The Young Bride
Today is my 20th wedding anniversary.
Twenty years ago today, at 6:00 am I was waking up to the bright, hot day I was the bride.
I had not slept much the night before, but not from nervousness. I was way too excited. My mom and I kept meeting in the hallway in the middle of the night remembering tiny details we wanted to make sure came together.
I had heard of brides who were too stressed to enjoy their wedding day, and I didn’t want that to be me.
The day went perfectly. I savored every moment.
As is true of every bride, there were ideals I clung to that day, and so much I didn’t know.
I knew God would bless our union because God is the creator of marriage. Marriage is a picture of the relationship we have with Jesus Christ, and one of the best glimpses of heaven we have here on earth.
Husbands, love your wives, as Christ loved the church and gave himself up for her, that he might sanctify her, having cleansed her by the washing of water with the word, so that he might present the church to himself in splendor, without spot or wrinkle or any such thing, that she might be holy and without blemish. In the same way husbands should love their wives as their own bodies. He who loves his wife loves himself.
So if there is any encouragement in Christ, any comfort from love, any participation in the Spirit, any affection and sympathy, complete my joy by being of the same mind, having the same love, being in full accord and of one mind. Do nothing from selfish ambition or conceit, but in humility count others more significant than yourselves. Let each of you look not only to his own interests, but also to the interests of others.
The Forgiveness Required
I knew marriage meant the joining of two hearts and lives. I knew it was going to require sacrifice.
I did not know the deepest level of forgiveness that would be required, both to ask for and to give.
Here is the definition of a good marriage: “The union of 2 fantastic forgivers.”
I did not know, honestly could not have imagined, that the 19th year of our marriage would be one of the hardest. How could a young bride, then a new mom, then an experienced wife of many years, begin to guess?
Yet God in his infinite wisdom chose to pour out a refining fire on our lives this last year
I knew I loved this man and was willing to commit the rest of my life to him.

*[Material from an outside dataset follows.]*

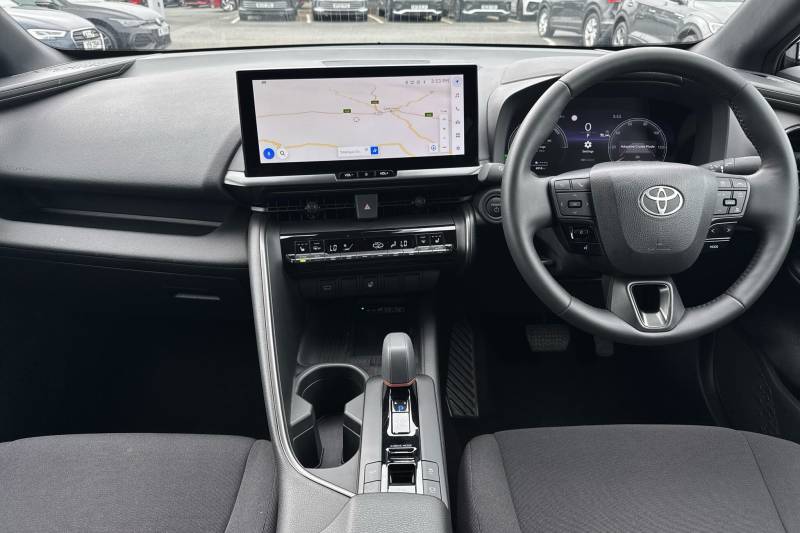 2024 Toyota C HR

I did not know that love would grow stronger, deeper, and more vibrant with time, to the point where my breath catches and my heart aches in the attempt to describe it. That 20-year-ago wedding day, I thought surely my love burned as brightly as a love possibly can burn.
While it is true that love is a choice, over a lifetime of marriage you do fall in and out of love with your spouse. You certainly fall in and out of feeling in love.
I chose this man and my commitment to my husband has never wavered. I’ve never not loved him. He’s my partner in running this kind-of broken house and parenting this crazy, fantastic group of kids. He is a great listener when I need to rant, and the person who knows I loathe green peppers yet eat jalapenos on everything.
We are also opposite personalities and he drives me bonkers sometimes. His techie-geek, exploring, free-thinking spirit rubs every to-do listing, organizing, controlling way in me totally nuts on the bad days.
Marriage is Like Sandpaper.
Marriage is like sandpaper. God is using this most intimate of relationships, as we bump and bash against each other day after day, to smooth out the edges that need to be roughed away.
It’s painful work, my friends, but the end result is worth sticking around for. God blesses us for hanging on for it. Because the Holy Spirit is working in Mike and me, we are different people — better people than we would have been apart.
Here is why to stay married — even when it’s hard: Each time you fall back in love with your spouse, God blesses your love to be stronger and more like His.
God knew exactly how our life would unfold, and how exceptionally deep our love would become.